When announcing the hiring of Pederson, Lurie at least intimated that he was tiring of Kelly's autocratic ways before he promoted the ex-coach but wanted to hold him accountable and removing any perceived impediments (read that Roseman) meant Kelly would sink-or-swim sans excuses.
He doubled down on that thought process in Boca Raton.
"I think it was a necessary way to go to find out if Chip was the right guy," Lurie claimed. "Let him be responsible for all the decisions he wanted to inject and make. ...it was the right way to dissect whether Chip was going to be the right guy going forward or not.
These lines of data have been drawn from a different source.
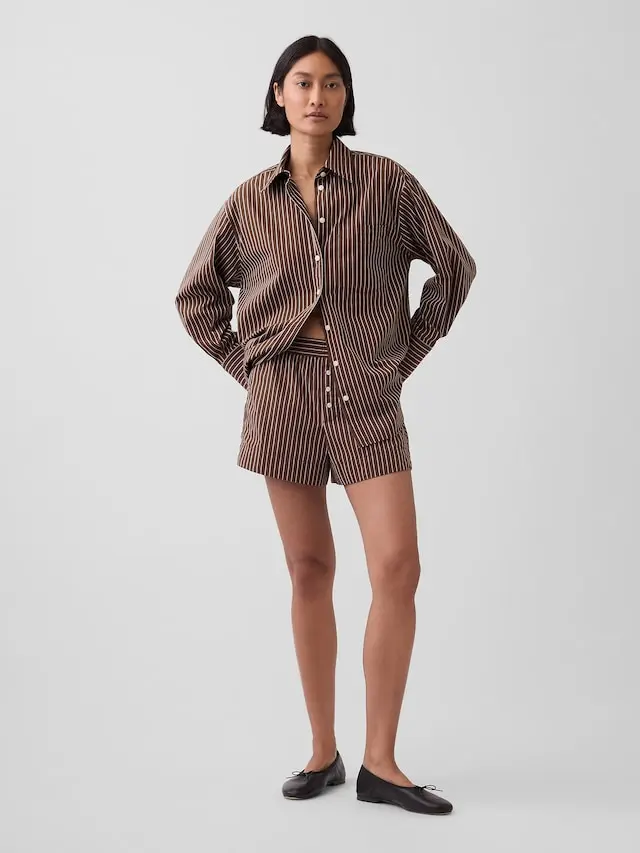 Gap Women's Organic Cotton Poplin Stripe Boxer Shorts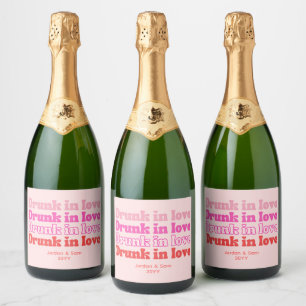 Étiquettes Pour Bouteilles De Vin Mousseux Enterrée de vie de jeune fille Ivre d'amour Rose R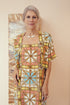 Chiara "Movie Colony" Robe en soie à imprimé technique
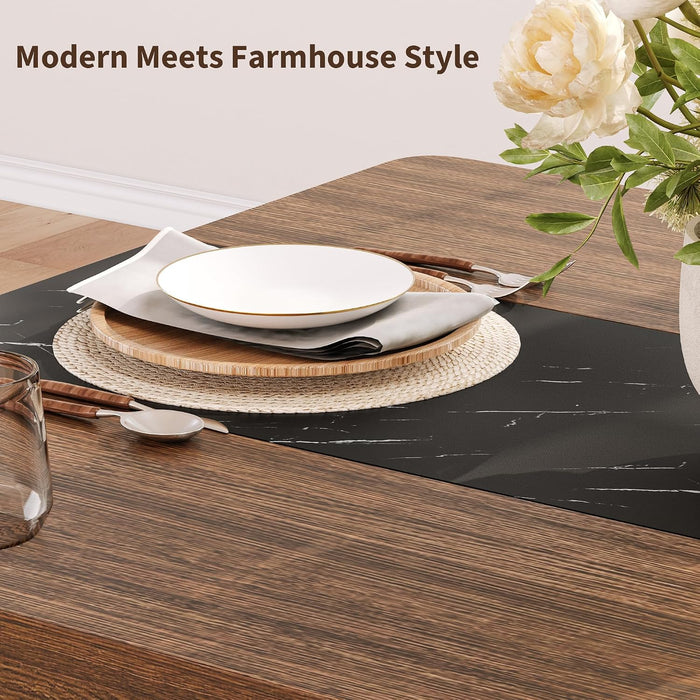 Farmhouse 71" Long Dining Table for 6-8 People, Marble Texture Finish Kitchen Table with Sturdy Wooden Frame, Rectangle Dining Table for Dining Room, Kitchen, Brown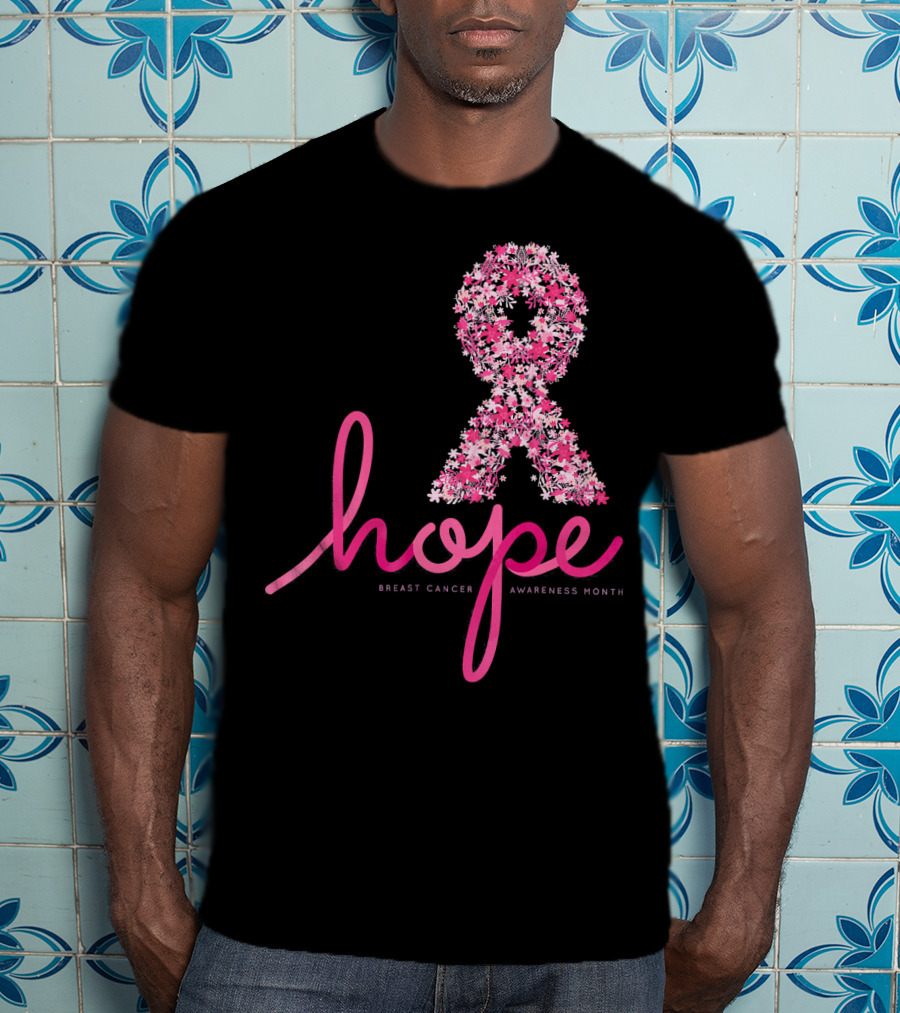 Hope Breast Cancer Awareness Month Pink Ribbon Floral T-Shirt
"We dissected it, and decided that (even) with some of the great things he brought (to the organization), he wasn’t the right person going forward, and it was helpful to have him be accountable for those decisions so we could move forward in a great way."
It seems counterproductive and a wasteful use of resources to use your own football team as some kind of psychological experiment, however.
If Lurie really did know Kelly wasn't as advertised before the power struggle of '15, he should have shown the courage of his own convictions and called the coach's bluff. Let the chips -- pun intended -- fall where they may.
Instead Lurie set the franchise back at least 12 months and likely more because even if they are ultimately successful it will take time for the Roseman-Pederson duo to rebuild all the damage Kelly did to the organization.
Time, however, isn't a problem for Lurie.
CONFIRMING THE OBVIOUS
Lurie also finally confirmed what we all already knew, that Roseman is officially back in charge of the team's personnel department.
"He is responsible for the football operations," Lurie admitted. "...And he will be held responsible for how the player personnel does in the future. He will be held responsible for the quality of that department."
Roseman has been lauded this offseason by many in the NFL for quickly getting the Eagles out of some of the bad contracts Kelly put on the organization, namely those of cornerback Byron Maxwell and running back DeMarco Murray.
"What Howie has been able to do has been pretty outstanding in terms of a league that values salary cap space and draft choice, to be able to make those trades, align our resources the way we preferred and move forward from there," Lurie said. "He's had a great plan."